将棋めしの「量」にも注目が集まった叡王戦第2局、永瀬七段が制して初タイトルへ視界良好
高見泰地叡王(25)に永瀬拓矢七段(26)が挑戦している第4期叡王戦(株式会社ドワンゴ主催)七番勝負の第2局は13日、北海道斜里郡「北こぶし知床ホテル&リゾート」で指され、19時39分、98手で後手の永瀬七段が勝ち、2連勝とした。
将棋めし
本局は将棋の内容と合わせて、将棋めしの「量」に注目が集まった。
昼食
高見叡王:鮭といくら親子丼御膳、牛かつ御膳(ご飯なし)
永瀬七段:うに丼御膳。
3時のおやつ(デザートはどれもローソンの商品)
高見叡王:プレミアムロールケーキ、とろけるティラミス、バスチー(バスク風チーズケーキ)、メロンソーダ、ホットコーヒー
永瀬七段:ビターチョコエクレア、とろけるティラミス、もっちりとした白いたい焼き、オレンジジュース、ホットコーヒー
夕食
高見叡王:海鮮丼とざるそば、たらばかにすき鍋と握り寿司御膳
永瀬七段:道産和牛のステーキ御膳
北海道ならではの海の幸と美味しそうなデザートにも目が行くものの、なんといっても注目すべきはその量だ。特に高見叡王は昼夜ともに2人前を注文している。
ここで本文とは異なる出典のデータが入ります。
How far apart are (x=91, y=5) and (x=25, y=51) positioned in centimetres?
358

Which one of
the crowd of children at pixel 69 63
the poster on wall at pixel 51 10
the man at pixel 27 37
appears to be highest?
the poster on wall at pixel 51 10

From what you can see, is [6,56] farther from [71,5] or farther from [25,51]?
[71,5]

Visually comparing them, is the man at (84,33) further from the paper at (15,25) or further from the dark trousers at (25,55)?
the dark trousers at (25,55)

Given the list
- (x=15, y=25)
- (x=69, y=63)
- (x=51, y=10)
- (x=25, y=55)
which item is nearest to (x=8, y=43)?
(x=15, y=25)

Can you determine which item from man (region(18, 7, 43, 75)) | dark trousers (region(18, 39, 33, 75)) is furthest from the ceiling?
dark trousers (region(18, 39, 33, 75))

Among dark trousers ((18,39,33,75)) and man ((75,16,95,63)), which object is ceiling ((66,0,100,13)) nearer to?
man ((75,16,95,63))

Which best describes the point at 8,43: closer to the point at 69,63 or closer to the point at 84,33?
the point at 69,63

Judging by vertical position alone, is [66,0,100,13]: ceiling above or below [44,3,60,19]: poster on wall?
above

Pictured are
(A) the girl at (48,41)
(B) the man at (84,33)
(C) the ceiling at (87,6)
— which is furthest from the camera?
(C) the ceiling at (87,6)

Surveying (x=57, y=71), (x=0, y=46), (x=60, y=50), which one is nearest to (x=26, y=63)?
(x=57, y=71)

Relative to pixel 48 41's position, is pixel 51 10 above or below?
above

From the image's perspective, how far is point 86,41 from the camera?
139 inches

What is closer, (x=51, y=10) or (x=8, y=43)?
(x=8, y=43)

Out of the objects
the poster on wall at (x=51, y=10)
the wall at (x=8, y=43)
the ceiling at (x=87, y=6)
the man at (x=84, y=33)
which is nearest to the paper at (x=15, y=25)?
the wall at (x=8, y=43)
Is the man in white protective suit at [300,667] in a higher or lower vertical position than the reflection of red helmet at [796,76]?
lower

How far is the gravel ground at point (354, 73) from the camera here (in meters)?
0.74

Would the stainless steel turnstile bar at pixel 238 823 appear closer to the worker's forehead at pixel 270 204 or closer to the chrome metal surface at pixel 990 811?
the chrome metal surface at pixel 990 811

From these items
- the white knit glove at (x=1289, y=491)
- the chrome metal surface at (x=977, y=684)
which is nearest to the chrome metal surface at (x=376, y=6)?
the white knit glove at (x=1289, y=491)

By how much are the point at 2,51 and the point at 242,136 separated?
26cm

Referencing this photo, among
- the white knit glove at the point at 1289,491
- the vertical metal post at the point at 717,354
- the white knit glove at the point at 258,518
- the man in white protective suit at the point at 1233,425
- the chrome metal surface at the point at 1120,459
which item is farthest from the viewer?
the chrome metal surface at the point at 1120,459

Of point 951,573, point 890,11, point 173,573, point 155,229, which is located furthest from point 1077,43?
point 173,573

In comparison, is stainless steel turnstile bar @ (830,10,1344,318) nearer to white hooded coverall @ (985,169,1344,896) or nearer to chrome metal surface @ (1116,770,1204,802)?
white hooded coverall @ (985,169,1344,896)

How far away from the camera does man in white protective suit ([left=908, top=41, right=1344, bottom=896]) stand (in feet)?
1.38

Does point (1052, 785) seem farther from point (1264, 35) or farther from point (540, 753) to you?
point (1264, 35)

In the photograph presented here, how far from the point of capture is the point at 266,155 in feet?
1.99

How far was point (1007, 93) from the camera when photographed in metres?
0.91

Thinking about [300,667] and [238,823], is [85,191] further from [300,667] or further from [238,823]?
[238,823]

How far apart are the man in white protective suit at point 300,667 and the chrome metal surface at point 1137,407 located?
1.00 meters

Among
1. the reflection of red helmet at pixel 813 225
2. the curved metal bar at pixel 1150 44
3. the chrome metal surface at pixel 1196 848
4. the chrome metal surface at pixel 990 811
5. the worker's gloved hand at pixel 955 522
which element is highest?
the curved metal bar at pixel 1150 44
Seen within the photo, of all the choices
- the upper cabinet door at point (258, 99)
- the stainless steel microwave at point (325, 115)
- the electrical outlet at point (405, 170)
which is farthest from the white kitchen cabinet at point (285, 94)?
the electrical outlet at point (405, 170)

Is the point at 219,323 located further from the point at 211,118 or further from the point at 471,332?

おやつは3品ずつ。そして永瀬七段はおやつとは別に10本分のバナナも注文している。
両者ともに食欲旺盛な年齢ではあるし、対局はエネルギーを使うものだが、それにしても尋常ではない食べっぷりに驚かされる。
横歩取り
さて将棋の内容について。序盤は、後手の永瀬七段が横歩取り戦法に誘導した。永瀬七段は今期叡王戦では後手番で横歩取りを選択するケースが多い。本戦1回戦では筆者に、本戦準決勝では郷田九段にそれぞれ横歩取りで勝利をあげた。その点ではゲンを担いだ意味もあったか。
現在のプロ棋界では横歩取りは青野流と呼ばれる対抗策に分が悪い。
現に、先日の第77期名人戦第1局千日手指し直し局では、佐藤天彦名人の横歩取りに挑戦者の豊島将之二冠は青野流で対抗して快勝した。
本局、高見叡王は青野流を採用しなかった。序盤戦は早いテンポで進んだこともあり、高見叡王は永瀬七段の横歩取りを予想していたことがうかがえる。おそらく青野流ではない格好に研究を定め、その研究範囲内で進んでいたのだろう。序盤は高見叡王のペースで進んでいた。
2度の「▲4七歩」
勝敗を分けたのは2度の「▲4七歩」だった。
この▲4七歩は飛車道を止めた手で、局後の感想によると△4九飛成▲同銀△2六金という攻めを嫌ったようだ。しかしやや消極的だったか。飛車道を止めるなら▲4五歩と飛車取りに打つのが勝ったように思う。
▲4七歩と打ったことで後手に△2三銀と活用する余裕を与えた。後にこの銀が2四~1五~2六と駆け上がって馬と交換になる大戦果を挙げ、後手に形勢が傾き始めた。
しばらく進んだ第2図。ここから▲7七玉△3七馬▲4七歩△6六飛▲同歩△5五馬と遊んでいた馬が急所にきては勝負あった。
第2図ではすぐに▲4七歩と打つほうが勝ったように思う。△6六飛▲同歩△5七馬の強襲は怖いが、▲7七玉と逃げれば後手の馬が1九に遊んでいるので後手も簡単には攻めきれない。
△5五馬以下は永瀬七段が押し切った。
第3局は新元号で
叡王戦七番勝負第3局は5月4日(土)に長崎県長崎市で行われる。
永瀬七段は3連勝とすればシリーズの流れを完全にものにできる。一方、高見叡王としてはなんとか一番返して流れを引き戻したい。
第3・4局は持ち時間3時間となるため、ぐっとスピーディーさが増しそうだ。
高見叡王は1局目の事前インタビューで「番勝負では持ち時間によって作戦を変えようと思う」と話していただけに、どんな作戦を採るか注目される。
第3局は元号が「令和」に変わって最初のタイトル戦の対局となる。おそらく「令和」で最初に決着のつくタイトル戦も叡王戦となりそうだ。その叡王戦を制して新時代の扉を開くのはどちらになるか。